The putative QTL on CHR3 (116.4 to 116.8 Mb) is in the vicinity of associations for ribeye area in Shorthorn [28] and calf size in Holstein cattle [34], and contains genes that are involved in early embryo development and growth, such as gastrulation brain homeobox 2 (GBX2) and constitutive photomorphogenic homolog subunit 8 (COPS8).
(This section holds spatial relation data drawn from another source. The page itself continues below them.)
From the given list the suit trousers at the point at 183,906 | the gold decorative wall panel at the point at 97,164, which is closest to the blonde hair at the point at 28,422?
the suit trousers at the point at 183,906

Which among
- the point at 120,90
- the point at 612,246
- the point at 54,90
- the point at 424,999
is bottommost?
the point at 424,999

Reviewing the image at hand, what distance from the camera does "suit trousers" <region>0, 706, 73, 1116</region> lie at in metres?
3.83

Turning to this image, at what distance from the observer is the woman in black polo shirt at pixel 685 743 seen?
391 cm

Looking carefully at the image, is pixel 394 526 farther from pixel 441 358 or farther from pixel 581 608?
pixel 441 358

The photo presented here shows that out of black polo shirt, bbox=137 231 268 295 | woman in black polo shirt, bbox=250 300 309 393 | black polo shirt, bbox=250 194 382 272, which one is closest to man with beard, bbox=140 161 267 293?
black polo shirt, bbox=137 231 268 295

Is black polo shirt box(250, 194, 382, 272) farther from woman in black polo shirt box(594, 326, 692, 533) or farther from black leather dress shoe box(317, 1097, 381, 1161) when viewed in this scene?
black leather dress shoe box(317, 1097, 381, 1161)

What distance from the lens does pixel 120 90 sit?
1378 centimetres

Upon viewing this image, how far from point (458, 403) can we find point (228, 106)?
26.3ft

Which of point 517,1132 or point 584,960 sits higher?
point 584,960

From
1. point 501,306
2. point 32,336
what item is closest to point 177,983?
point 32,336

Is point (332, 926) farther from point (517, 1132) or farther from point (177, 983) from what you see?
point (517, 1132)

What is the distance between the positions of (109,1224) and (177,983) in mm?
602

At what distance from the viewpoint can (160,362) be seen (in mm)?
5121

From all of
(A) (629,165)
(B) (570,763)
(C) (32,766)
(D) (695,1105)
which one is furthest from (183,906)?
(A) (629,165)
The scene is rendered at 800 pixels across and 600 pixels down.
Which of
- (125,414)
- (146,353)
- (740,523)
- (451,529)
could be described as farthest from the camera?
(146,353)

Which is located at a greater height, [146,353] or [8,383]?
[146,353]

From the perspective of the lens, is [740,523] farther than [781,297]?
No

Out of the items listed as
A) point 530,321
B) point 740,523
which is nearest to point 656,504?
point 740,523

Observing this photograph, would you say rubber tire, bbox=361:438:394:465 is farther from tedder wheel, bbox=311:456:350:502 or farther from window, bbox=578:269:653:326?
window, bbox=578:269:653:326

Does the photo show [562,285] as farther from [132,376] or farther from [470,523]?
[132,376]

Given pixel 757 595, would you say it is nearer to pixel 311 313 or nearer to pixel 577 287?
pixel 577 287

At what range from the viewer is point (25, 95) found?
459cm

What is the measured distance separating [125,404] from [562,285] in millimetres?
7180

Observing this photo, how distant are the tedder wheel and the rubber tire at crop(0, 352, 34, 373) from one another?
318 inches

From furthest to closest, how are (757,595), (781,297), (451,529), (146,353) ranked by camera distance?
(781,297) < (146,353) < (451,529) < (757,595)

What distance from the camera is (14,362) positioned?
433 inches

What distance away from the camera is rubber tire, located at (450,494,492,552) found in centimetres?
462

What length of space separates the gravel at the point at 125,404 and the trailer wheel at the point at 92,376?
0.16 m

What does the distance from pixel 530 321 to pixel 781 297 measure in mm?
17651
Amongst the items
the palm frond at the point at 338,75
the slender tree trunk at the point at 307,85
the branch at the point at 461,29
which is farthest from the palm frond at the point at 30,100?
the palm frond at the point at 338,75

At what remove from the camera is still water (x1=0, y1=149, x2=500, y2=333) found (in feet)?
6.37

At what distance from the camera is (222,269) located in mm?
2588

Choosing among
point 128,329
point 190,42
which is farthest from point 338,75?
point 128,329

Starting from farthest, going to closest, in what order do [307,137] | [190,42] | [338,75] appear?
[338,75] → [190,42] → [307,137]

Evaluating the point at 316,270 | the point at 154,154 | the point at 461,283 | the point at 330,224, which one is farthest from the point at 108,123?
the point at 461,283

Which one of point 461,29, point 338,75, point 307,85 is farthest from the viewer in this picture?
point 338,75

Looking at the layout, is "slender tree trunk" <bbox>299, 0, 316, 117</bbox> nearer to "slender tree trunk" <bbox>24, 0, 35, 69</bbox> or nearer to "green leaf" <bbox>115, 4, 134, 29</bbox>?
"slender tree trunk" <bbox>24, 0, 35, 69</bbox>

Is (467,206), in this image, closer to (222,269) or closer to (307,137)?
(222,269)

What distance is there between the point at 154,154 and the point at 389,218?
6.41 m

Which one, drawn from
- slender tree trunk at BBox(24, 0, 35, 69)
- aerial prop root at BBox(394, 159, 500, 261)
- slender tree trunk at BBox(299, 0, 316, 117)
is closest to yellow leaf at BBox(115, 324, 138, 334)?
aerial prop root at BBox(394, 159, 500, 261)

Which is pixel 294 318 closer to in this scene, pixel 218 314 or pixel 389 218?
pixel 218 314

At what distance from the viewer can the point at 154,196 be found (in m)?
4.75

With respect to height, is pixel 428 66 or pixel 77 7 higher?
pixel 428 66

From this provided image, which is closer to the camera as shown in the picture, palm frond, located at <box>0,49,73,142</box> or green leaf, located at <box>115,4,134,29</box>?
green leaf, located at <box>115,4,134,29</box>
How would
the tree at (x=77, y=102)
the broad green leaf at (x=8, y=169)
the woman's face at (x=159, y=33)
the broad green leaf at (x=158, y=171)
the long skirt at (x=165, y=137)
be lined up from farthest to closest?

The CHR15:44.6-45.0 Mb region is nearby the ribosomal protein L27a gene (RPL27A) and coincides with QTLs for mature weight and ribeye area in Hereford [28] and mature height, ribeye area and carcass weight in Angus [35]. The 30.9 to 32.2 Mb region on CHR18 is in a gene desert but flanks QTLs for longissimus dorsi area and body weight in Angus [35], and carcass weight in Angus x Brahman crosses [36]. In contrast, the locus on CHR29 (29.2 to 30.7 Mb) contains 24 protein-coding genes, and also overlaps QTLs for carcass, weaning and yearling weights in Maine-Anjou cattle [28]. Interestingly, the adoption of the highly stringent Bonferroni correction prevented the detection of this QTL in a genome-wide association study for birth weight in NEL [26].
The candidate QTLs on CHR1 (28.9 to 29.2 Mb), CHR11 (97.8 to 98.5 Mb), and CHR24 (61.4 to 62.0 Mb) did not overlap any previously identified QTLs for body size or related traits, and are either novel QTLs or false discoveries. However, these loci harbor interesting candidate genes. For instance, the CHR1 region shelters the 1,4-alpha-glucan branching enzyme gene (GBE1), responsible for increasing the solubility of glycogen molecules to allow its accumulation in the liver and muscle cells, and could be involved in somatic growth and muscle development. The CHR11 region contains the somatic cytochrome c gene (CYCS), previously shown to affect embryonic growth [37]. Finally, the CHR24 locus shelters the PH domain and leucine rich repeat protein phosphatase 1 gene (PHLPP1). Disruption of this gene in mice has been recently found to lead to decreased bone mass [38].